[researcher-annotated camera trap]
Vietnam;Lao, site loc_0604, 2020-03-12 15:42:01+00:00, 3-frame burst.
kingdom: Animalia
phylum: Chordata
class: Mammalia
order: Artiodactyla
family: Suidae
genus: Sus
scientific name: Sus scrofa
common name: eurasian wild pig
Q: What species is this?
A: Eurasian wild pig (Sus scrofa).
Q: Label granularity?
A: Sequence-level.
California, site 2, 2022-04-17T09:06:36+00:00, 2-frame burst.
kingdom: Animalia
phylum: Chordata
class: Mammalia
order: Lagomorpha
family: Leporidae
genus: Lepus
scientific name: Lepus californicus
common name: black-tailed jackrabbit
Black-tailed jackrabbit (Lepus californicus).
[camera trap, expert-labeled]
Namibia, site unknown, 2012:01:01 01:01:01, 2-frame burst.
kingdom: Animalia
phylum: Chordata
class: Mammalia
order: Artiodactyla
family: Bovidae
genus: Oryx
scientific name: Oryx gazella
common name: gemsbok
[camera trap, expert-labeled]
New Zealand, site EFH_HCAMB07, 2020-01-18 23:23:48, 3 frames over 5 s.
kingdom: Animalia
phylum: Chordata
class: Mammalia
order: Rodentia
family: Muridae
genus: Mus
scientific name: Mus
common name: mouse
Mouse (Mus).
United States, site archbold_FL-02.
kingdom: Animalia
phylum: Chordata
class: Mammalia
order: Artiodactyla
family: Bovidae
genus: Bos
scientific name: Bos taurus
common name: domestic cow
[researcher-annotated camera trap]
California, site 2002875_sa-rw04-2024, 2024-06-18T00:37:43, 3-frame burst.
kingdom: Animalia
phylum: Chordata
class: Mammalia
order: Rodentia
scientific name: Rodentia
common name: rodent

WORK INSTRUCTION ▸ Set down exactly what runs from the line with "scientific name: Oryx gazella" to the last line of the data above, including both of those lines and no others.

SOLUTION TO THIS PROBLEM ▸
scientific name: Oryx gazella
common name: gemsbok
[camera trap, expert-labeled]
New Zealand, site EFH_HCAMB07, 2020-01-18 23:23:48, 3 frames over 5 s.
kingdom: Animalia
phylum: Chordata
class: Mammalia
order: Rodentia
family: Muridae
genus: Mus
scientific name: Mus
common name: mouse
Mouse (Mus).
United States, site archbold_FL-02.
kingdom: Animalia
phylum: Chordata
class: Mammalia
order: Artiodactyla
family: Bovidae
genus: Bos
scientific name: Bos taurus
common name: domestic cow
[researcher-annotated camera trap]
California, site 2002875_sa-rw04-2024, 2024-06-18T00:37:43, 3-frame burst.
kingdom: Animalia
phylum: Chordata
class: Mammalia
order: Rodentia
scientific name: Rodentia
common name: rodent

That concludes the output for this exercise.